For TSFMs, this source belongs near attention alternatives, adaptive tokenization, and frequency-aware numeric representation.
Evidence And Results
The abstract reports consistent gains over ordinary Transformer attention and Fourier-space attention on Long Range Arena, plus improved extrapolation over distance in a reasoning task.
Alex Notes
- User-provided official code: EvanZhuang/wavspa.
Limitations
- Long Range Arena and LEGO are not forecasting benchmarks.
- Wavelet attention changes the sequence-mixing substrate but does not by itself solve exogenous variables, channel semantics, or action conditioning.

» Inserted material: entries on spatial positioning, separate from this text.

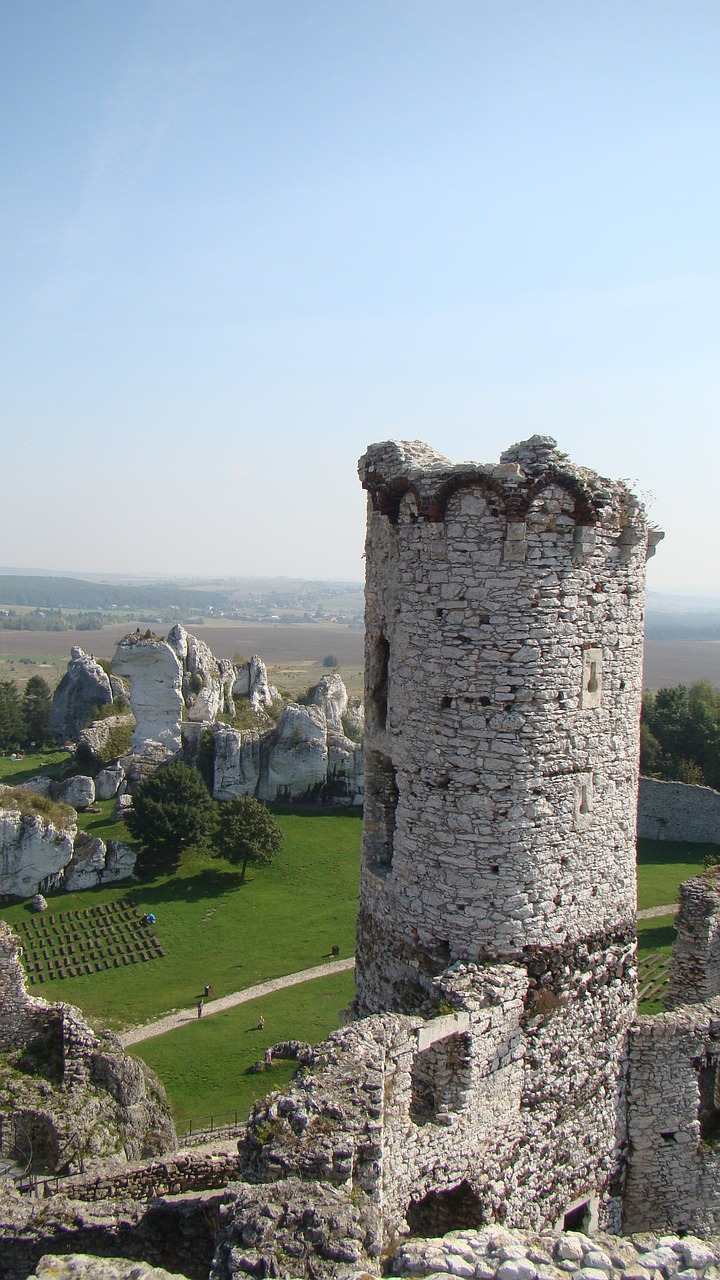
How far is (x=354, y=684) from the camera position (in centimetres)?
10925

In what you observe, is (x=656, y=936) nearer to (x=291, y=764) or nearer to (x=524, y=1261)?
(x=291, y=764)

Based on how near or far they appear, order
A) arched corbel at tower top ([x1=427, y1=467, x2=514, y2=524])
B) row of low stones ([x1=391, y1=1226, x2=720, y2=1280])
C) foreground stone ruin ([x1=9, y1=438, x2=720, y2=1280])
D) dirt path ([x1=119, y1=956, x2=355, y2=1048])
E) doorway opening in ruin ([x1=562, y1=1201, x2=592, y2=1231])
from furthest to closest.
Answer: dirt path ([x1=119, y1=956, x2=355, y2=1048]), doorway opening in ruin ([x1=562, y1=1201, x2=592, y2=1231]), arched corbel at tower top ([x1=427, y1=467, x2=514, y2=524]), foreground stone ruin ([x1=9, y1=438, x2=720, y2=1280]), row of low stones ([x1=391, y1=1226, x2=720, y2=1280])

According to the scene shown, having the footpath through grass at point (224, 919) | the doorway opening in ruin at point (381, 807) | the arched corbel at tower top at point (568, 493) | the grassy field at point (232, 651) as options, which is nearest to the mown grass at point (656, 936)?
the footpath through grass at point (224, 919)

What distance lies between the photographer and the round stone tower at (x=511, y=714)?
7.85 metres

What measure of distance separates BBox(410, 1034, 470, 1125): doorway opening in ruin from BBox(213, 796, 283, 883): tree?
2564 centimetres

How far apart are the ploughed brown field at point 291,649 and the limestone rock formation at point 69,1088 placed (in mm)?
96536

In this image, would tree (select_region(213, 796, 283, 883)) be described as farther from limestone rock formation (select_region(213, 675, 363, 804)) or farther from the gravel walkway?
the gravel walkway

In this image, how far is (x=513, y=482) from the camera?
7.73 m

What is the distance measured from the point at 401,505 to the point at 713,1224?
28.4 ft

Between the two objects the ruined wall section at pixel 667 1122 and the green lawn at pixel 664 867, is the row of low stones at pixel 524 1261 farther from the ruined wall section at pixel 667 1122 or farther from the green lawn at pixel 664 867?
the green lawn at pixel 664 867

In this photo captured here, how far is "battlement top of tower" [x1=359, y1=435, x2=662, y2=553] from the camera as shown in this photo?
306 inches

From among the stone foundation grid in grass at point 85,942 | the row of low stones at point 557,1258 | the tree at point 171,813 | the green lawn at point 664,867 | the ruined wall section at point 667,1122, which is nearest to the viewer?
the row of low stones at point 557,1258

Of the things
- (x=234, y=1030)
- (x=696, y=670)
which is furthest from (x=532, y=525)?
(x=696, y=670)

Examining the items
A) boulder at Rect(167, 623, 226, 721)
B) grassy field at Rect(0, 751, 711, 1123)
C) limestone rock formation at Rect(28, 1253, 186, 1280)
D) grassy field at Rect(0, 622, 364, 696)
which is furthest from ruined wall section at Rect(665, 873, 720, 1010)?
grassy field at Rect(0, 622, 364, 696)
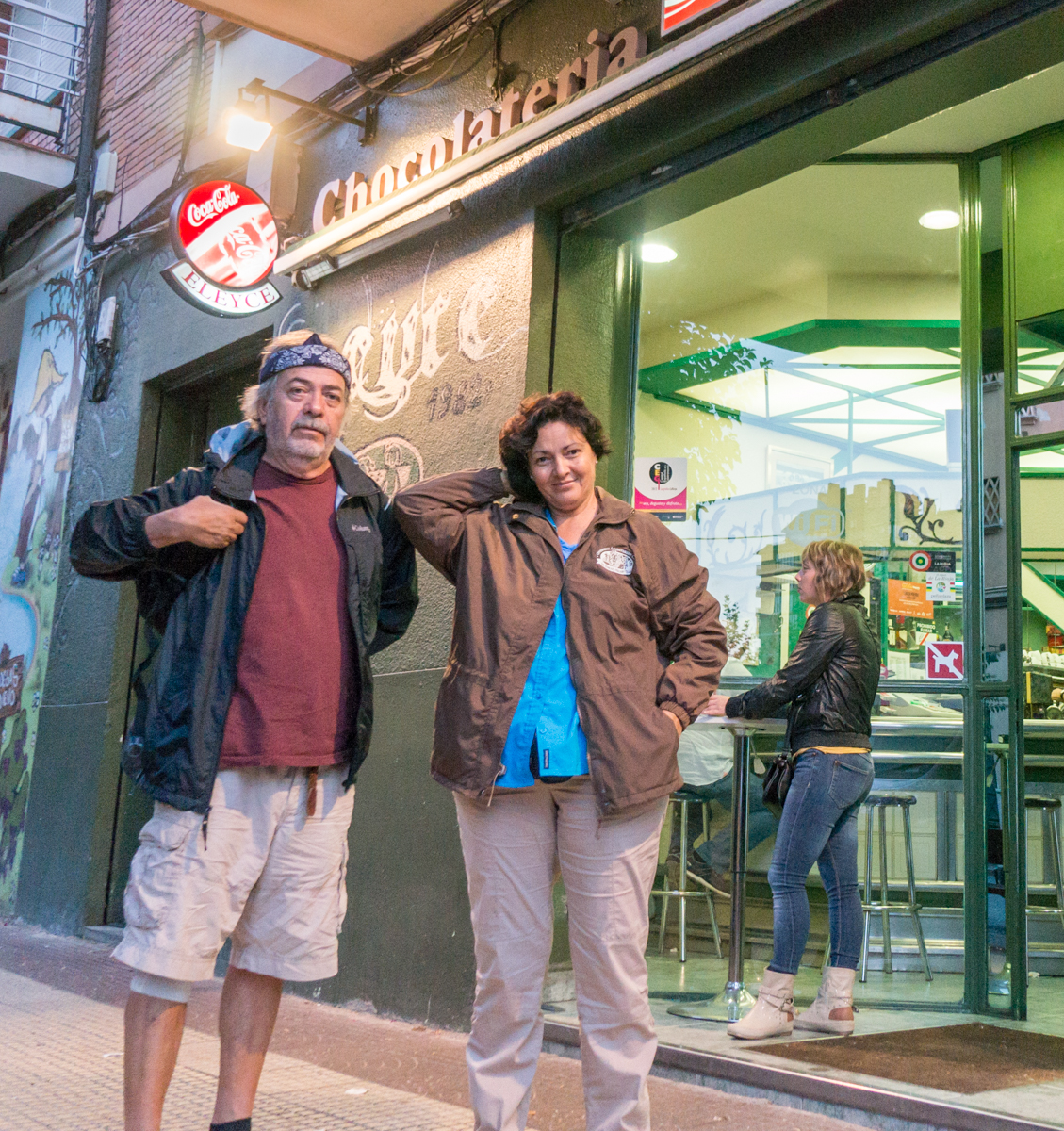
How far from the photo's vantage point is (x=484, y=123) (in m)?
5.58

- Need TSFM-specific tests before treating wavelet attention as a better default for forecasting.
Foundation TSFM Relevance
| Agenda slot | Verdict | Evidence | Missing pieces |
|---|---|---|---|
| Streaming state, long context, and constant updates | adjacent | Wavelet-space attention captures time-frequency locality for long sequences with linear-time transforms. | Not evaluated on streaming TSFM state maintenance or forecasting. |
| Patch size, dynamic tokenization, and point-wise numeric embeddings | adjacent | Learnable wavelet bases offer a frequency/locality-aware alternative to fixed sequence mixing. | Does not choose temporal resolution adaptively or test point-wise numeric fidelity. |
| Time representation and irregular event streams | insufficient evidence | Wavelets preserve position and frequency information for regular sequences. | No irregular sampling, elapsed-time, calendar-time, or event-stream interface. |
Links Into The Wiki
- Time-Series Scaling And Efficiency
- Number Tokenization
- Time-Series Foundation Models
- Foundation Time-Series Model Research Agenda
Open Questions
- Can wavelet-space attention improve long-horizon TSFM stability compared with patching and recurrent state?
- Which wavelet bases are appropriate for irregular, missing, or multivariate signals?
- Is wavelet mixing complementary to learned patching, or does it reduce the need for patching?